(Extracted page text data)
────

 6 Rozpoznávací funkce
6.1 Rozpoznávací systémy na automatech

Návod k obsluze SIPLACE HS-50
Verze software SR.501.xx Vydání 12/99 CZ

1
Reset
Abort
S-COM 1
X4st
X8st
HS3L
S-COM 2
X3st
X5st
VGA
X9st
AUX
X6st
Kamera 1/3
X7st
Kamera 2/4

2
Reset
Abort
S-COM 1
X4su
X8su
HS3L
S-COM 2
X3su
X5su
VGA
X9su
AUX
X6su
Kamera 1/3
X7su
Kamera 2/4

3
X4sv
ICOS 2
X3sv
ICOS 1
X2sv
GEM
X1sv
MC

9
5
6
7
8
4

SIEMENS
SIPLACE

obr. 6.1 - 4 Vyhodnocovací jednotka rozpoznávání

────

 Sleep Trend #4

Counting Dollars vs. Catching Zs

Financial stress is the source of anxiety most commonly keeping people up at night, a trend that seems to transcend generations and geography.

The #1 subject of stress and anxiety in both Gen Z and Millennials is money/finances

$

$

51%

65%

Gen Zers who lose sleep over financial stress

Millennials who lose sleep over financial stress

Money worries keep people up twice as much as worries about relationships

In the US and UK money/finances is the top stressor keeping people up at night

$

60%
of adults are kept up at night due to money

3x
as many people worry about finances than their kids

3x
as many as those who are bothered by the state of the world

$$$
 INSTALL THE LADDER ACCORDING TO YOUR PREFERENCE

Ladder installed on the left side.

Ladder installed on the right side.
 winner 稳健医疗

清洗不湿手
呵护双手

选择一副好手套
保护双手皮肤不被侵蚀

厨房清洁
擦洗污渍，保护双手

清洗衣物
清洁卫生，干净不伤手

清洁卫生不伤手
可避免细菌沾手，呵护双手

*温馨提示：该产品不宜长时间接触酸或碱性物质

────

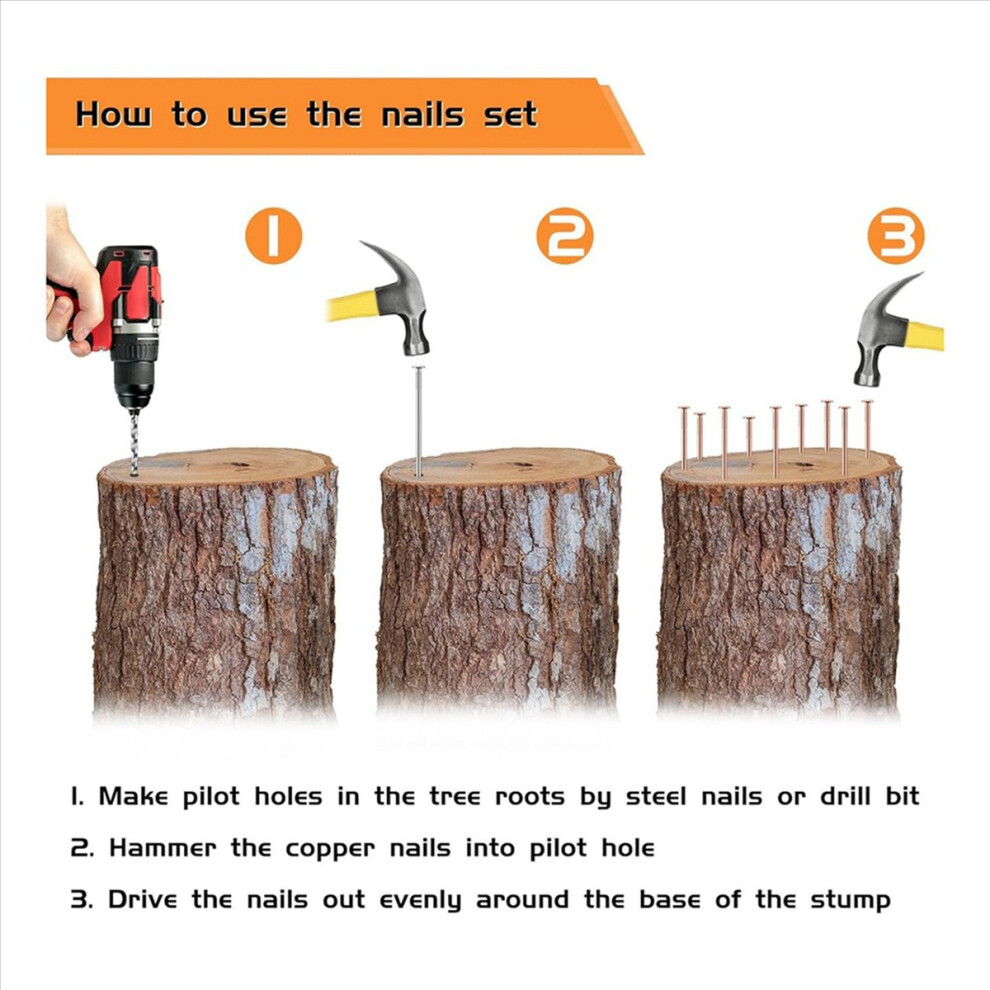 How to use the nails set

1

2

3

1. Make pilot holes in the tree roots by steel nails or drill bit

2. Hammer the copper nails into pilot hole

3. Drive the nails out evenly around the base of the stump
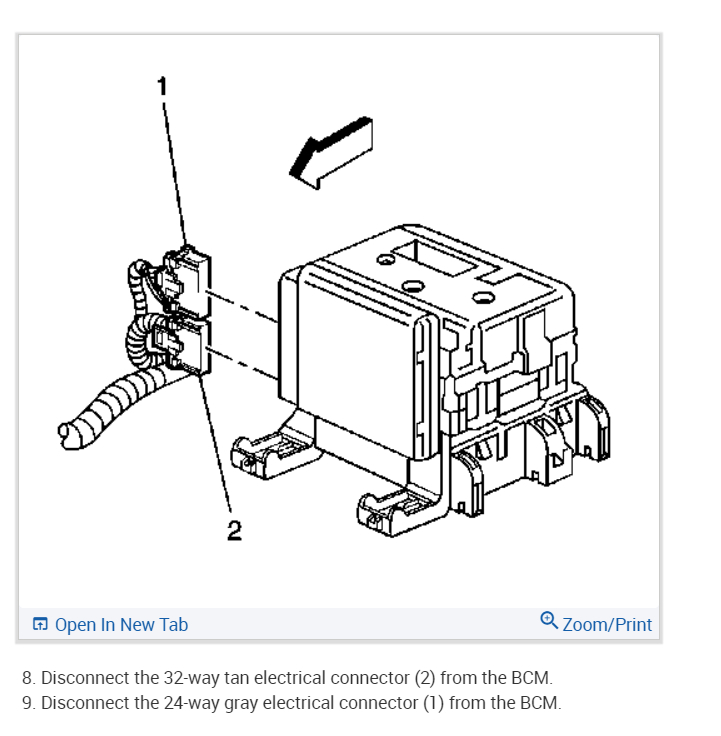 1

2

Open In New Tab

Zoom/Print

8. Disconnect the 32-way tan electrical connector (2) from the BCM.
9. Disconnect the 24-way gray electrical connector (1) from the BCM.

────

Task to carry out: For each line in the records that contains the word "from", make a copy.

Task result:
8. Disconnect the 32-way tan electrical connector (2) from the BCM.
9. Disconnect the 24-way gray electrical connector (1) from the BCM.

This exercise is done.